[Excerpted text Boundary: Start]

The Mother Maryam Foundation Clinic Project
The clinic project today
The village clinic opened on July 1, 2011. Dr. Omda officiated at the opening ceremony. Honored guests included the Minister of Health of the Northern Province and the Governor of Dongola District. Dr. Abdelaziz Osman represented the Mother Maryam Foundation Board of Directors. Children and grandchildren of Mother Maryam Saeed also attended.
Over the years, the Mother Maryam Foundation raised $143,000 to construct the Kolomiseed Health Clinic. Sudatel Corp. provided the first $20,000 seed money. The construction of the clinic, installation of a dedicated pump and water tower, the purchase of a generator and an ambulance, and the acquisition of medical equipment and supplies were supervised by members of the Khartoum Rotary Club.
The Austin Rotary Club, Westlake Rotary Club, many clubs in Rotary District 5870, and many generous individuals donated over $100,000 to pay for the equipment and supplies to operate the clinic. The Rotary Club of Paphos Aphrodite in Cyprus donated an electrocardiogram machine.
The Northern Province Ministry of Health will pay the base salary for clinic staff and will furnish medications to be sold at subsidized prices. Clinic staff will include a resident doctor, a nurse, a midwife, an ambulance driver, a lab technician, a lab assistant, a pharmacy assistant, a clerk, a cleaner, and a security guard. Dr. Mohammed Osman, who practices medicine in Dongola, will visit weekly to oversee operations.

[Excerpted text Boundary: End]
[Material supplied Boundary: Start]

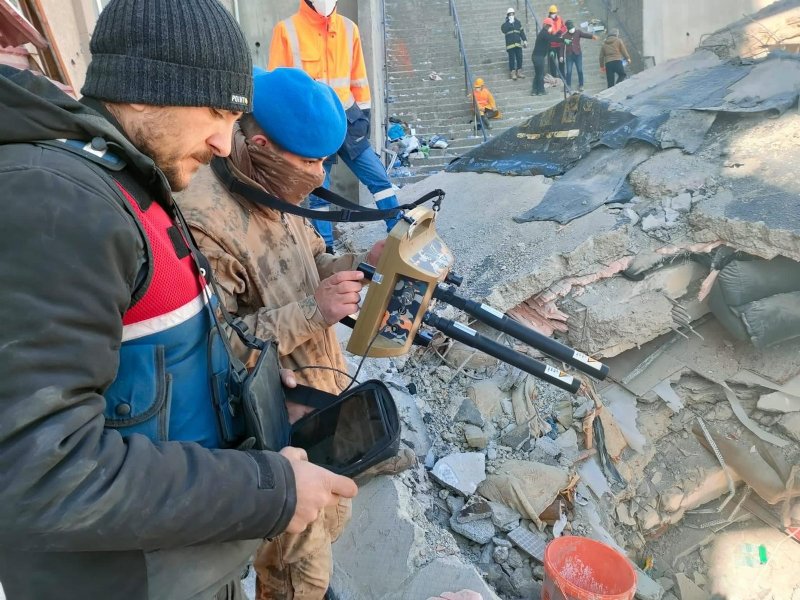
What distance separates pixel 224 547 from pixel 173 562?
0.10m

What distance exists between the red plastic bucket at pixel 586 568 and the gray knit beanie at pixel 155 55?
2349 mm

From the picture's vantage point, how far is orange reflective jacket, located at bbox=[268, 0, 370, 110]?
15.4ft

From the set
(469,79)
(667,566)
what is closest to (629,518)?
(667,566)

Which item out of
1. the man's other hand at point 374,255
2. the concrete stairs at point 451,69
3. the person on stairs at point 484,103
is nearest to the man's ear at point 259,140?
the man's other hand at point 374,255

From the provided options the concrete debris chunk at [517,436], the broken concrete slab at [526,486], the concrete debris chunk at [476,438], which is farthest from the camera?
the concrete debris chunk at [517,436]

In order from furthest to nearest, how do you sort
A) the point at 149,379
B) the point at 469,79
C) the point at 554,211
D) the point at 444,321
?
1. the point at 469,79
2. the point at 554,211
3. the point at 444,321
4. the point at 149,379

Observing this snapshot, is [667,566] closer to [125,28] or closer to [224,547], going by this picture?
[224,547]

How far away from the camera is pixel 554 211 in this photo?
15.4 ft

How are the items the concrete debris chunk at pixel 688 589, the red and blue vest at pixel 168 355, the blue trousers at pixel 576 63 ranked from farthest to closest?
the blue trousers at pixel 576 63, the concrete debris chunk at pixel 688 589, the red and blue vest at pixel 168 355

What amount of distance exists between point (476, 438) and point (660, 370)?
199 centimetres

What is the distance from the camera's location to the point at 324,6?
4.60 metres

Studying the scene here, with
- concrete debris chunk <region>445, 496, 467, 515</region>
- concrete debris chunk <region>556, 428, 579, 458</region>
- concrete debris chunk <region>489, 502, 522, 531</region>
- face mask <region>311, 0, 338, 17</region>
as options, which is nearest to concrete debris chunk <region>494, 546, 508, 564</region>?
concrete debris chunk <region>489, 502, 522, 531</region>

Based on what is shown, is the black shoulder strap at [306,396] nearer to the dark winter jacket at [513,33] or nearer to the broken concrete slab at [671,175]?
the broken concrete slab at [671,175]

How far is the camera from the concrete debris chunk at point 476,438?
3.53 m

[Material supplied Boundary: End]

- Parts of the exercise:
[A] Which people does the clinic project text name with the title "Dr."?
[B] What does the clinic project text read like if you take the part between "The Mother Maryam Foundation Clinic" and "Saeed also attended.", inclusive, and swap "opening ceremony" for "inauguration"?
[C] How would the account of the Mother Maryam Foundation clinic project continue after its final sentence? Write the next part.

- Responses:
[A] Dr. Omda, Dr. Abdelaziz Osman, Dr. Mohammed Osman

[B]
The Mother Maryam Foundation Clinic Project
The clinic project today
The village clinic opened on July 1, 2011. Dr. Omda officiated at the inauguration. Honored guests included the Minister of Health of the Northern Province and the Governor of Dongola District. Dr. Abdelaziz Osman represented the Mother Maryam Foundation Board of Directors. Children and grandchildren of Mother Maryam Saeed also attended.

[C]
The clinic's current needs
Mother Maryam Foundation and some of its friends are continuing to raise funds to support the operating costs of the clinic. Monthly operating costs will exceed income, since the goal of the clinic is to provide a high standard of care for minimal fees affordable to the villagers (and free for the poor).
The village health needs and how the clinic will address them
Az-Zawrat and its surrounding villages experience health care problems prevalent in the region. Malaria is endemic; it impairs the learning ability of youth and the productive capacity of adults, as well as creating much misery and leading to early deaths. Most people do not understand the transmission cycle of the disease nor the proper method of using anti-malarial medicines, which are not easily acquired. Diseases which can be prevented by vaccination - such as tetanus, typhoid, polio, measles, and diphtheria - occur periodically. Most people do not understand the transmission of disease by microbes or viruses, nor how to take steps to prevent such transmission. The new clinic will provide treatment for diseases, education in disease prevention, and immunizations.
Previously, Az-Zawrat and the surrounding area have not had preventive and primary health care available locally for expectant mothers, new mothers, nor infants. Young mothers, infants, and young children benefit greatly from monitoring and preventive care. Mothers also benefit from health education: how to maintain a healthy pregnancy, how to breastfeed, how to wean, how to nourish young ones, and how to teach them hygiene. The new clinic will monitor young families, vaccinate and treat them, and help parents achieve their desire for a healthy family.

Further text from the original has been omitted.